Key quotes from Q3 Q&A:

  • T&M outlook: "Investment by customers has resumed, and the performance of our T&M business in Q3 was broadly consistent with expectations. We anticipate that strong demand, particularly for data center-related products, will continue into Q4 and beyond."
  • 800GE/1.6TE: "Demand for instruments supporting 1.6TE is beginning to emerge. However, 800GE-related products remain the mainstream at this stage."
  • Physical AI: "As physical AI continues to advance, demand for data centers is expected to increase."
  • Gross margin: "The primary factor was that FY2025 returned to normal operating levels, while expenses were incurred in FY2024 that were higher than usual, including loss on revaluation of inventories."

8. KPIs

KPI FY2024 Q4 FY2025 Q1 FY2025 Q2 FY2025 Q3 Trend
Orders (¥M) 30,697 Growing (H1 +2.9%)
Backlog (¥M) 33,691 37,556 (H1) Growing +10.3%
T&M backlog 19,683 25,000 (Q3 Q&A) Growing significantly
Gross margin 49.7% (H1) Expanding
Treasury shares (6,012) (11,212) Q1 (11,139) Q2 Active buyback

T&M backlog at ¥25B in Q3 is the single most important forward indicator. That's up significantly from ¥19.7B at end of FY2024.

10. Earnings Scorecard

Category Grade Notes
Revenue growth C+ Down 3% H1 but Q3 showed +6.7% YoY improvement
Profitability A Operating profit +41%, margin +3pts. Clean quality improvement
T&M segment B+ Revenue soft but margins excellent, backlog strong, data center demand real
PQA segment A- +12% revenue, +37% profit, structural food automation tailwind
Environmental D Operating loss, EV/battery demand deferred. Small but disappointing
Balance sheet A+ 78% equity ratio, 0.05x D/E, ¥48.5B net cash
Cash flow A- ¥7.1B FCF in H1, minimal capex needs, asset-light
Guidance B+ Unchanged, requires strong Q4 but backlog supports it
Shareholder returns B- Dividends maintained, modest buyback. Under-utilizing the balance sheet
Overall Grade B+ Profit recovery on track, data center tailwind emerging, fortress balance sheet

11. Investment Implications

Does this change the thesis? Reinforces it. Anritsu is recovering from the FY2024 tariff-driven trough. Profitability is rebounding faster than revenue (margin normalization + cost control), and the data center/AI infrastructure investment cycle is providing a secular demand tailwind for T&M instruments. The ¥25B T&M backlog is the strongest in recent quarters.

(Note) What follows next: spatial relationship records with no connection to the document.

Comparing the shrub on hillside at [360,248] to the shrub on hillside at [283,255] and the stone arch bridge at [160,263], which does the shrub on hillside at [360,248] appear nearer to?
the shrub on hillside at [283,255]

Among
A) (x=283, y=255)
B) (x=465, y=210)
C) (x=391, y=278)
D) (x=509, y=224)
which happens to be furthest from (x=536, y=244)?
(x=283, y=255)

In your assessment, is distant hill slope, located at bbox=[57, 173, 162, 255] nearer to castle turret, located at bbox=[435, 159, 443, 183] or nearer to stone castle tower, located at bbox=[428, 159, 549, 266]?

Single most important takeaway: The Q4 revenue number is everything. Guide needs ¥42B — a record quarter. If they deliver, it validates the recovery and sets up FY2026 for acceleration. If they miss, the stock gives back its recent gains. The backlog and management tone suggest delivery is likely.

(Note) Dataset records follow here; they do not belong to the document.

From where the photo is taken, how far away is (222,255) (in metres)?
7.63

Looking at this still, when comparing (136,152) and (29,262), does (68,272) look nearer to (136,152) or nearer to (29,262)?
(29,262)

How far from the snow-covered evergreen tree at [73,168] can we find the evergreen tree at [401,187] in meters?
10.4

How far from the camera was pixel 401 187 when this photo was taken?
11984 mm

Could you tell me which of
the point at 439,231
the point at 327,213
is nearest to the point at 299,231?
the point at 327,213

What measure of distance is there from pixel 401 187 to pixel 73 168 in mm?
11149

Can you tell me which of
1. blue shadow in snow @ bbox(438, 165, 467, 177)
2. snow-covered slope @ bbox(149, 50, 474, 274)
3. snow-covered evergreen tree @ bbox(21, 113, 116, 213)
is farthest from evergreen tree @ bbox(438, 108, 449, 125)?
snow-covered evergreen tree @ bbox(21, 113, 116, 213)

What to watch for the full-year results (April 23, 2026):

  1. Q4 revenue: did they hit ¥42B? (backlog of ¥37.6B+ provides floor)
  2. FY2026 guidance: consensus expects ¥120B revenue — does management guide higher?
  3. 800GE → 1.6TE transition: any product launch updates or customer wins?
  4. Capital allocation: will they announce a bigger buyback or dividend increase? The balance sheet demands it
  5. Environmental segment: did EV/battery testing recover in Q4?

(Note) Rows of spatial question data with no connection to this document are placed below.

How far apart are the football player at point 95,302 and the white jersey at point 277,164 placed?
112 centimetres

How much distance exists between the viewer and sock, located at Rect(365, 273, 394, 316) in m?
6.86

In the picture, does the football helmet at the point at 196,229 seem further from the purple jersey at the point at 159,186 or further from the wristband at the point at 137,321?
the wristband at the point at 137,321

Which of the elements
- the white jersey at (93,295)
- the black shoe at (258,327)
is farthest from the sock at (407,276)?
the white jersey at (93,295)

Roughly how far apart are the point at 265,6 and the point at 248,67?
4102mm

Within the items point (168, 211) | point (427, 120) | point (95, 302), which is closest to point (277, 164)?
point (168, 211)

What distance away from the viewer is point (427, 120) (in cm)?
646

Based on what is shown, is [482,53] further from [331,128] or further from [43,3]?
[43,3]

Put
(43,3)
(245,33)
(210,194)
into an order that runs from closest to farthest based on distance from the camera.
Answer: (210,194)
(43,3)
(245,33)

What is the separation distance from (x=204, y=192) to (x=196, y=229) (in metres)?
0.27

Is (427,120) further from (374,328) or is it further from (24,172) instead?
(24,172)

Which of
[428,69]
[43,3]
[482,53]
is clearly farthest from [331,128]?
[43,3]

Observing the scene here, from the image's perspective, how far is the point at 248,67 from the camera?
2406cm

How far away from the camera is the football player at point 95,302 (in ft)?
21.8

Action: HOLD. At 25.7x trailing earnings and ¥2,143 vs DCF fair value of ¥2,937, there's 37% upside to fair value. The profit recovery is confirmed, the data center tailwind is real, and the balance sheet provides a safety net. Full-year results in April should be the catalyst. The biggest risk is that the under-leveraged balance sheet signals management complacency on capital allocation.